- [Your task]:
Using the blog post on teaching Creationism below, say whether each statement agrees with it, answering yes or no and quoting the words that decide it: (a) A report found that 25 percent of biology teachers still teach Creationism or something derived from it in public classrooms. (b) The researchers propose requiring teachers to have taken evolutionary biology to be accredited. (c) The commenter puddy favors letting the government decide what children are taught at home.

Tuesday, May 20, 2008

Fairytales should be taught as fairytales...

...not in biology class. That's my reaction anytime I hear about Creationism still being taught in public schools. It's no longer shocking some still try to get around the many court decisions that would have seemed to have decided this issue. But, Wired's Science blog writes about a report that 25 percent of biology teachers around the country are still teaching Creationism, or some derivative like Intelligent Design, in public classrooms, and that they believe it's a viable alternate theory to evolution. Many in fact believe the scientific community accepts that these "alternate theories" are scientifically sound.

While this issue is nothing new, the final point is one of interest to Michael B. Berkman, Julianna Sandell Pacheco, and Eric Plutzer with their paper titled Evolution and Creationism in America's Classrooms: A National Portrait. While progressives have focused on the courts as the bulwark against religious fundamentalism crossing over into public schools for decades, the researchers show this is not enough. Nor should it be.

Many of the beliefs of these teachers are not merely set by their families and communities, but also by their own education in science - or lack thereof - as well. As such, Berkman, Pacheco and Plutzer put forth a no-brainer: Mandating that teachers actually need to have taken evolutionary biology as part of their accreditation. With exposure to actual evolutionary biology, and the scientific process, it would be much clearer for some what a theory actually is. While there are always hardliners, among the remaining 1-in-4 teachers who think it's okay to push their religious views on students and call it science, this is an important idea. While it's simple, there is no silver bullet that will forever resolve this issue, and this is a common-sense, practical step that should have been taken years ago.


puddy said...

great post. this leads me to rehash an unresolved argument between myself and the sometimes very ornery Bradda. the argument was about home-schooling... should the teaching of alternative theories to evolution be outlawed in the home? should home-schooling (where is replaces a general public or private education) be outlawed altogether? do you have the right to teach your child what you choose? does the government have the right to teach your child what they've deemed fact? given the temporal nature of science (as opposed to the dogmatic nature of religion), should the modern-day, currently accepted "truths" of science even be taught as fact at all?

i have a difficult time supporting a point of view that takes power away from the citizenry and places it in the hands of the government... even if it means that we lose some of the population to stupidity.

maybe i'm an optimist, but i think the virtues of freedom ultimately outweigh the evils of ignorance.

Bradda said...

Well once again Kreplech shows why he has no grasp of reality and the world at large. When ideological religious people only teach their children "stories" and then that generation continues the abuse, after time it becomes where we stand today. A government infested with these tier 4 Regent "Law" School graduates who are making rules and changing ones they don't care for to further their cause.
I am not one to advocate government control over parents rights to raise their children. The argument does have merit however. If it wasn't fundamentalist Christians and instead white supremacists home schooling their children thier "message" and ONLY the white supremacist story, should the government not step in?

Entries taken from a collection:
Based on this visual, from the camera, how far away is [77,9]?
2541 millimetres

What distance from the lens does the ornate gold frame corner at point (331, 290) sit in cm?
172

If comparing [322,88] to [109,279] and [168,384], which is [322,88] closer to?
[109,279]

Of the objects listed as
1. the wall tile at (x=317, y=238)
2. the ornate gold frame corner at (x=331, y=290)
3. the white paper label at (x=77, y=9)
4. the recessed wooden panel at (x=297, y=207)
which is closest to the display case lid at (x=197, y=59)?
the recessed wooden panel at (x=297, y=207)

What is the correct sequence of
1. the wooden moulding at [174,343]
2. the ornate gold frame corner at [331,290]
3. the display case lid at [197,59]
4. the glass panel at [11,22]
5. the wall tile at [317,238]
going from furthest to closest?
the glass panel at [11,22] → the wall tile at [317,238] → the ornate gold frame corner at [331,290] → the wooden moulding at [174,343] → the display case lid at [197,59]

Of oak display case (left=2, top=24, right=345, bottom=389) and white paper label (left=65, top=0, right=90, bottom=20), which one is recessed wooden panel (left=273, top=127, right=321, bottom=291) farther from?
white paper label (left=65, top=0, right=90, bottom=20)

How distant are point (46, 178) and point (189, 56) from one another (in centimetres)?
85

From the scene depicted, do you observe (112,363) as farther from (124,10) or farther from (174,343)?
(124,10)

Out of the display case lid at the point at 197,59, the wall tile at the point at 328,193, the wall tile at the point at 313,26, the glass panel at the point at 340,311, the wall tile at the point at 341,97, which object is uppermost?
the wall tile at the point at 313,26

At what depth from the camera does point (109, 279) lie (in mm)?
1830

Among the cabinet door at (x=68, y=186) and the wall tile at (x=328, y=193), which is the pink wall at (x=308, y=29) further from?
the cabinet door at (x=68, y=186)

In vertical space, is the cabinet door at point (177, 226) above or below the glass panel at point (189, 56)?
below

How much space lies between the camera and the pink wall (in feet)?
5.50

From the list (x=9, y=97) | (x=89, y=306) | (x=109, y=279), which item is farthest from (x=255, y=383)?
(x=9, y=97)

- [Result of this exercise]:
(a) Yes: "25 percent of biology teachers around the country are still teaching Creationism, or some derivative like Intelligent Design, in public classrooms"
(b) Yes: "Mandating that teachers actually need to have taken evolutionary biology as part of their accreditation."
(c) No: "i have a difficult time supporting a point of view that takes power away from the citizenry and places it in the hands of the government"